Database Reference
In-Depth Information
Sharding
In addition to replication, MongoDB also supports auto-balancing sharding
for data being stored in collections (except capped collections). The
implementation is quite similar to the approach used by twemproxy to
cluster Redis, except that data may move between shards over time.
MongoDB's sharding implementation is designed to transition smoothly
from an unsharded environment to a sharded one. The usual
recommendation, when starting to use MongoDB, is to begin with an
unsharded dataset in a normal Replica Set and then add shards as the
dataset grows to the point that the working set starts to get close to available
RAM on a single server.
The reason this works is because MongoDB shards are simply Replica Sets.
To implement the sharding itself, MongoDB introduces an auxiliary server
called mongos . In combination with a configuration server, which is simply
another MongoDB Replica Set, the mongos server acts as an intermediary
between applications and the database shards. It is responsible for
distributing queries and collating results for return to a client. In this sense,
mongos is very similar to the twemproxy server used to shard Redis and
Memcached instances. A sharded MongoDB cluster may have any number
of mongos servers running at any given time. A common strategy is to
run a mongos process on each application server to simplify application
configuration.
The mongos server differs from twemproxy in that it is also responsible
for cluster rebalancing.
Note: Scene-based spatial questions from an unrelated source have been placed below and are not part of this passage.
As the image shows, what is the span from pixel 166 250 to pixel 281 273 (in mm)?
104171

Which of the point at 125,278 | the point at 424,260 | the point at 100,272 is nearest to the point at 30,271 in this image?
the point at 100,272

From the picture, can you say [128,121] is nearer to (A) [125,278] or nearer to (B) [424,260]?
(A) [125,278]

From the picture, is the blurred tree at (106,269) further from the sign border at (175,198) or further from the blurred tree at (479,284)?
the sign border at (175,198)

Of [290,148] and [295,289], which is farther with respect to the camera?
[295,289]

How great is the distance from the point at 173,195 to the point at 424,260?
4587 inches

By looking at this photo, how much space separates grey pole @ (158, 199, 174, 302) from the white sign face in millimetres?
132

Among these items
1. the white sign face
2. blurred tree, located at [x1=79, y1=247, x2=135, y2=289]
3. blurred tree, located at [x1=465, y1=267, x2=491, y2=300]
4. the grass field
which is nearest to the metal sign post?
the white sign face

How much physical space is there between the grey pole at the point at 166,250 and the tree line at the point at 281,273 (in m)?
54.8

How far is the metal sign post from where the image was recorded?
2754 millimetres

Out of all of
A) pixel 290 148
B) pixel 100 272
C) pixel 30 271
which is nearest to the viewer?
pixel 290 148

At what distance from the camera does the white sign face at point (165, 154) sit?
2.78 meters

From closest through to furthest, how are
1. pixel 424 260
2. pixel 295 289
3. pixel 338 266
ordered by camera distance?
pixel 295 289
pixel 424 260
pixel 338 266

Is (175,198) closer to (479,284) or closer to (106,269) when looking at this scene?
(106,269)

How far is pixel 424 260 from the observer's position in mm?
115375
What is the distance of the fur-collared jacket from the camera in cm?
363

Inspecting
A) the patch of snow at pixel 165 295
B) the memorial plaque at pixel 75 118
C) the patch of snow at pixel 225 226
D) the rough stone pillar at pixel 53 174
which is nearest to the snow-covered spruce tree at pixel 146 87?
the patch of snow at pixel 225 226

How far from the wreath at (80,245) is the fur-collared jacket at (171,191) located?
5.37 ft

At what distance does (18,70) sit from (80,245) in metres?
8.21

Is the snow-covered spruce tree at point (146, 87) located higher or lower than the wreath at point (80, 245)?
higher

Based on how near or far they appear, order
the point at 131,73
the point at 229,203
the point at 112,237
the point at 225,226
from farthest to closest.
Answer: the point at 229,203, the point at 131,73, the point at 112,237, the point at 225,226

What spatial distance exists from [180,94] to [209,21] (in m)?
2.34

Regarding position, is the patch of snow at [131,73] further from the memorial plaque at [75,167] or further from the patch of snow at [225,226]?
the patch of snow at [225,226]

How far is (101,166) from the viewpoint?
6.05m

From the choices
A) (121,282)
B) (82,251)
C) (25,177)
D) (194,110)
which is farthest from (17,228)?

Unlike many sharding approaches, which rely on
a predetermined shard key, MongoDB attempts to automatically balance
data and load across the cluster. This is handled by a balancer process,
initiated by one of the mongos servers attached to the cluster. Normally this
process is automatic and started when mongos detects sufficient imbalance
in cluster resources. However, because rebalancing the cluster places a load
on the system, it is possible to configure the balancer to only run during
specific time windows when load is expected to be low (for example, early
morning hours for most Internet applications).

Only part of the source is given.